A ChatGPT mistake cost us $10k

Role of ChatGPT vs. Engineering Process

  • Many argue the real problem was not ChatGPT but poor engineering practice: no proper review of generated code, weak testing, and missing monitoring/alerts.
  • Others see ChatGPT as a “single point of failure”: it produced ORM code no one on the team really understood, creating a codebase the team didn’t “own” mentally.
  • Some object to the title as misleading or clickbait; they reframe it as “we blindly trusted ChatGPT and lacked safeguards.”

The Actual Bug and Python/SQLAlchemy Footgun

  • Core issue: default=str(uuid.uuid4()) in a SQLAlchemy Column evaluates once at class definition, so each process reused the same UUID, triggering duplicate key violations.
  • Several note this is analogous to Python’s “mutable default argument” trap and is a common mistake even among humans.
  • Others point out SQLAlchemy’s API (same parameter for static value or callable) makes this error easy; suggestions include separate default vs default_factory or lints that reject static defaults on unique/PK columns.

Testing, Logging, and Monitoring Failures

  • Repeated criticism that:
    • No tests created multiple rows in the same table in one run.
    • Logs and alerts for DB constraint errors were absent or unused; this should have been a 5‑minute diagnosis from “duplicate key” errors.
    • Deploying directly to production, at night, with 10–20 commits/day and no observability is called reckless.

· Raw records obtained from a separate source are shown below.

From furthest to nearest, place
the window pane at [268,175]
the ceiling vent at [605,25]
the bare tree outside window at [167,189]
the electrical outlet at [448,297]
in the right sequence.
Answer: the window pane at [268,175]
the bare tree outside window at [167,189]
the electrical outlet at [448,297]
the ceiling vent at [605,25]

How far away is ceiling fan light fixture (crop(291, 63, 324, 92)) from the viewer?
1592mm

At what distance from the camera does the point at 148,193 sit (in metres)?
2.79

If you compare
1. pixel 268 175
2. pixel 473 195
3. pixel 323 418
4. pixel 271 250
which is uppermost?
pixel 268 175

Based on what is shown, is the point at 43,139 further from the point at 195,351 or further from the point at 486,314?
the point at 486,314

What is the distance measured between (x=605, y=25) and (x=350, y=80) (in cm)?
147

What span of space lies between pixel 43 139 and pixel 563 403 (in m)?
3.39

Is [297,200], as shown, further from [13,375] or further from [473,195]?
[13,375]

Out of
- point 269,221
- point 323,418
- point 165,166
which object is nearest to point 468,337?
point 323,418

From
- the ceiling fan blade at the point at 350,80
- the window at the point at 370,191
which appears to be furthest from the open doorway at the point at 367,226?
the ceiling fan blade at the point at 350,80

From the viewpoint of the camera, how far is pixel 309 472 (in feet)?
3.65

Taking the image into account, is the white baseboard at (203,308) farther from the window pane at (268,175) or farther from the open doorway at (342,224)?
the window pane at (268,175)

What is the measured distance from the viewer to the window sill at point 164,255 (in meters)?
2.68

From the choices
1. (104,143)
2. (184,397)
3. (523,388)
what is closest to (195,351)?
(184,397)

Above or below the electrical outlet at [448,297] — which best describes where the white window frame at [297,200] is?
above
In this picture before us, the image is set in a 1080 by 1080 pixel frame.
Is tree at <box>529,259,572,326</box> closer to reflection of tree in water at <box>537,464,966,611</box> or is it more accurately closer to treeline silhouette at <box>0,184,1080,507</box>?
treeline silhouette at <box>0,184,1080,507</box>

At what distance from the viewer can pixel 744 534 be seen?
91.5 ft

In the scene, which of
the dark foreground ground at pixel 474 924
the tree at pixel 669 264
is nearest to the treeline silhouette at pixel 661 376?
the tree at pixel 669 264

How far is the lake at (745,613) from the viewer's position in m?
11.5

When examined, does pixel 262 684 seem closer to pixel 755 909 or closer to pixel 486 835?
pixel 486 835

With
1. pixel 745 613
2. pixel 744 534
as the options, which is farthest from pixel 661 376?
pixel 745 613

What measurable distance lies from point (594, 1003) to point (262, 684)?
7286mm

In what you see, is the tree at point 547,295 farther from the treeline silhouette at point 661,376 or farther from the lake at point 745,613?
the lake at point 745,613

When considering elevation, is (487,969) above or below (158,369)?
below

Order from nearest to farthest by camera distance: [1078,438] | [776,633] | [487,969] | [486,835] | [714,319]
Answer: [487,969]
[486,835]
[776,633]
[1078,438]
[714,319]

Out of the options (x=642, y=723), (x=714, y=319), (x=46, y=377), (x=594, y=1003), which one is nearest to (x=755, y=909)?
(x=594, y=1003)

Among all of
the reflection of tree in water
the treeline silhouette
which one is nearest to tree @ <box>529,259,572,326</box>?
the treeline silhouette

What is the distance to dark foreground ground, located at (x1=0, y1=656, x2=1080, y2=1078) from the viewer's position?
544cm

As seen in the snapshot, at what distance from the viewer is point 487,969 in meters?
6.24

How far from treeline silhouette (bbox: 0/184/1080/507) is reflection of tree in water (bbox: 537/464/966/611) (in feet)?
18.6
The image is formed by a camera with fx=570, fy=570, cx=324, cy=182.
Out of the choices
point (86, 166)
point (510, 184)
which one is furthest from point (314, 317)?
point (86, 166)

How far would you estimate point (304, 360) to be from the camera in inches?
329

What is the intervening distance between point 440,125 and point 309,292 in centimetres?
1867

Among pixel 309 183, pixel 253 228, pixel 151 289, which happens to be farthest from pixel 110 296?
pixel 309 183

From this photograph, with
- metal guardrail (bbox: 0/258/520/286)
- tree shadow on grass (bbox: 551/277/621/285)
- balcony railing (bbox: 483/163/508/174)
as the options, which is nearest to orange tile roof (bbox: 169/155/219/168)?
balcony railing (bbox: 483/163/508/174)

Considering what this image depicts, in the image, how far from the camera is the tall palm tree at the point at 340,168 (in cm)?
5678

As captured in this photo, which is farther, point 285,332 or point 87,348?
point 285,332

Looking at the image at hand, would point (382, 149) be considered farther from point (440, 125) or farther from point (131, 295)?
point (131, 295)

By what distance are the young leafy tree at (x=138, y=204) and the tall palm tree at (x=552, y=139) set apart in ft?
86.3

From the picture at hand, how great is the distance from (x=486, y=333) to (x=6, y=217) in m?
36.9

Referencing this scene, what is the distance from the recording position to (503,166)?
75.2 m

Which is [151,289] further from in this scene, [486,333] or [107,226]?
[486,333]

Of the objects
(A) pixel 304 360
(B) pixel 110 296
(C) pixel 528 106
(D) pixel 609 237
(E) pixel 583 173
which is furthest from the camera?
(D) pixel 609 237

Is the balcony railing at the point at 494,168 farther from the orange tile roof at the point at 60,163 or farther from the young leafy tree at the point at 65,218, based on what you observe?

Architecture and Stack Choices

  • Many question rewriting a working NextJS/TS backend to Python/FastAPI before having real traction, especially in a stack the team was weak in.
  • Overprovisioning (“8 ECS tasks × 5 instances” for tiny traffic) is seen as symptomatic of credit-fueled, wasteful startup culture.

LLMs in Production Code

  • Some treat LLMs as useful but only if their output is treated like code from a junior/intern and thoroughly understood.
  • Others are more pessimistic: LLMs are inherently non-deterministic “word generators,” so relying on them for business logic is seen as irresponsible.
  • A minority notes that the same bug could have been written by humans; the key is process (tests, review, observability), not the tool.

Meta: Postmortem and Reputation

  • Mixed reactions to publishing the story: some praise the honesty and see it as a useful cautionary tale; others say it harms the company’s credibility without offering deep or actionable takeaways.